WAIKOLOA, HAWAII – Joint pain arising in a patient with psoriasis is by no means necessarily due to psoriatic arthritis.
Psoriasis patients can get osteoarthritis or rheumatoid arthritis, just like individuals without the skin disease. The distribution pattern of affected joints provides a useful guide as to which arthropathy is involved.
"When a patient who’s got psoriasis comes to me and says, ‘I have a tremendous amount of joint pain,’ the first place I look is the heel. Heel involvement doesn’t happen very often in rheumatoid arthritis. If the heel hurts, it’s probable that the patient has dactylitis and some form of psoriatic arthritis," according to Dr. Daniel E. Furst, the Carl M. Pearson professor of rheumatology at the University of California, Los Angeles.
Another useful clue: Psoriatic arthritis often affects the distal phalangeal joints of the fingers and toes, with accompanying characteristic psoriatic nail changes, but it spares the metacarpophalangeal (MCP) joints. In contrast, MCP involvement is a typical feature of rheumatoid arthritis, he explained at the Hawaii Dermatology Seminar sponsored by Skin Disease Education Foundation (SDEF).
"If only we understood why one joint tends to be affected and not another, we would sure know a whole lot more about psoriatic arthritis, and rheumatoid arthritis for that matter," Dr. Furst observed.
Involvement of the distal interphalangeal (DIP) joints is a common feature in osteoarthritis as well as psoriatic arthritis. However, psoriatic arthritis, unlike osteoarthritis, is an inflammatory arthritis. The affected fingers and toes in a patient with psoriatic arthritis often develop a painful, red, warm, sausage-like swelling of the soft tissue on the entire digit.
Bruce Jancin/Elsevier Global Medical News
Dr. Daniel Furst
"If there’s erythema and squishiness when you push on a painful joint, that’s synovitis, not osteoarthritis," the rheumatologist noted.
Also, osteoarthritis has a strong tendency to involve the carpometacarpal joint of the thumb, a site spared in psoriatic arthritis, he continued.
Psoriatic arthritis often first shows up as a monoarticular, asymmetric arthritis of a larger joint, such as the knee, ankle, or wrist. Rheumatoid arthritis tends to come on much stronger.
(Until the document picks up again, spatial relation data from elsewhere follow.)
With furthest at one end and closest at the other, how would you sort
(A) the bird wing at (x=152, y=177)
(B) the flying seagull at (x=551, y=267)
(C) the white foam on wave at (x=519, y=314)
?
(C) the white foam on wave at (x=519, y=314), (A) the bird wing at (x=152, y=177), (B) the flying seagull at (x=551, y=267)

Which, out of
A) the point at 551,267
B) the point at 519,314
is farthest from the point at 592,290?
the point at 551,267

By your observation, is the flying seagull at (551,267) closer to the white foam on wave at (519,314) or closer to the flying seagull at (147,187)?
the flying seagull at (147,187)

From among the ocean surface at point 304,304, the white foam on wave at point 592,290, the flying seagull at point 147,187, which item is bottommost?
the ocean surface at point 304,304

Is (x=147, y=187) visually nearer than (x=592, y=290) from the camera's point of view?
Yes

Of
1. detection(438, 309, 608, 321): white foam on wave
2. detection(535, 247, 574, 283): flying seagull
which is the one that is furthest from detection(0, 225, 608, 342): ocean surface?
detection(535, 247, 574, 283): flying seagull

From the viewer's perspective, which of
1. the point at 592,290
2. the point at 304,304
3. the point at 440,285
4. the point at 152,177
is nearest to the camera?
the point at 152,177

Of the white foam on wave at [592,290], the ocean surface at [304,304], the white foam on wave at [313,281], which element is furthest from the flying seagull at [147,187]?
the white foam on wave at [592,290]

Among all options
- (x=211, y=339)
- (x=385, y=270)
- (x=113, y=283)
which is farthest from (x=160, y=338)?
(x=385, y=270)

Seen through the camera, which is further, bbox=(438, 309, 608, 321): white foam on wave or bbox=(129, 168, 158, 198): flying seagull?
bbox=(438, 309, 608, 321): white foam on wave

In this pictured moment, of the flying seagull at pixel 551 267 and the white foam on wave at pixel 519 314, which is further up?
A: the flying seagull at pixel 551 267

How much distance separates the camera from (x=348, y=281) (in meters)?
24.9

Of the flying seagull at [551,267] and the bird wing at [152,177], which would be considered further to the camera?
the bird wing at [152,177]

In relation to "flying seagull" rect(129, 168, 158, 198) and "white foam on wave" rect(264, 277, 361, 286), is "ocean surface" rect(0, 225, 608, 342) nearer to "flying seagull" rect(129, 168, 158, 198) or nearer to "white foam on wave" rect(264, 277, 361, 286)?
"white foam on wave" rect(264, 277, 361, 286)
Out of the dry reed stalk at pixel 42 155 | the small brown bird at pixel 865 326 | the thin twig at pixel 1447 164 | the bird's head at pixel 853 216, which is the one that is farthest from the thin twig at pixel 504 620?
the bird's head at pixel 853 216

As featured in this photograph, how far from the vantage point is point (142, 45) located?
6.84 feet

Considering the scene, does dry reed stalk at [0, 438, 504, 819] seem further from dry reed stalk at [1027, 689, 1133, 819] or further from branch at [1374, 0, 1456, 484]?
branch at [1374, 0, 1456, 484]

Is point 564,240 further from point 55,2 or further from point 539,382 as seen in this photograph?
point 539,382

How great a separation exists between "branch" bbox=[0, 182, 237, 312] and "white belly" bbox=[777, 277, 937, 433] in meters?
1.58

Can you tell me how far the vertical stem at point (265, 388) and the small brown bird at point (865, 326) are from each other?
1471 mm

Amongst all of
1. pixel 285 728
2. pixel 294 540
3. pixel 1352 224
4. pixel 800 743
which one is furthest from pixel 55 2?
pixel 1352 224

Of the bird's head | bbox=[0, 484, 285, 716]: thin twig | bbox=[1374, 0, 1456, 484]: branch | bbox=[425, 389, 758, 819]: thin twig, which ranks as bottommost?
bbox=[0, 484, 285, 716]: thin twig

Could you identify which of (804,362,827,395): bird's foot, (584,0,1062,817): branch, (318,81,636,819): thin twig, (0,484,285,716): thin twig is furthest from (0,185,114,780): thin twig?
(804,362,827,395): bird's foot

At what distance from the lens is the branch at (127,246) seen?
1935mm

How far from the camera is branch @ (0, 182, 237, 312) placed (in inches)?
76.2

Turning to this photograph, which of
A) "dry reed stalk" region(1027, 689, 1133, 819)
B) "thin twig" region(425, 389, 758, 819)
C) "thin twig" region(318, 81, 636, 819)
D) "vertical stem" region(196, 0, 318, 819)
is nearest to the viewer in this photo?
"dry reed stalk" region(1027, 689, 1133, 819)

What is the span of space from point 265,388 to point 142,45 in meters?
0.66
"In rheumatoid arthritis, it’s frequently all at once. The patient will say, ‘In a week I went from nothing to pain everywhere.’ Not so in psoriatic arthritis," according to Dr. Furst.
Spondyloarthropathy is common in psoriatic arthritis. It often takes the form of a spondylitis characterized by asymmetric thickening and calcification of the longitudinal ligaments of the spine, resulting in asymmetric syndesmophytes on imaging. The result is a painful and/or stiff low back.
Psoriatic arthritis is widely thought of as a rheumatoid factor–negative disease, but that’s not strictly true. Roughly 15% of psoriatic arthritis patients are rheumatoid factor–positive.
Differentiating psoriatic arthritis from other types of arthritis that occur in psoriasis patients is important from a treatment standpoint. Psoriatic arthritis causes much more bony destruction than recognized until fairly recently, twice as much as rheumatoid arthritis by some measures. The nonbiologic disease-modifying antirheumatic drugs are only marginally effective for joint disease in psoriatic arthritis patients, with the exception of leflunomide (Arava), which has fair benefit for the peripheral arthritis but less for the skin disease.
At present, the tumor necrosis factor (TNF) inhibitors are the most effective agents available for peripheral and axial joint disease in psoriatic arthritis. But the response can be less impressive than in patients with psoriasis-only or rheumatoid arthritis. New therapies on the horizon include agents targeting the inflammatory cytokines interleukins-6, -12, and -15, as well as orally administered small molecules that inhibit Janus kinase, spleen tyrosine kinase, TNF-alpha converting enzyme, or mitogen-activated protein kinase.
"There’s a lot of stuff coming down the pike, including new drugs which have mechanisms of action very different from those most extant in psoriasis. Some of it is going to work. But so far we really don’t know which of it will," Dr. Furst said.
He reported that he serves as a consultant to or recipient of research grants from more than a dozen pharmaceutical companies and the National Institutes of Health.
SDEF and this news organization are owned by Elsevier.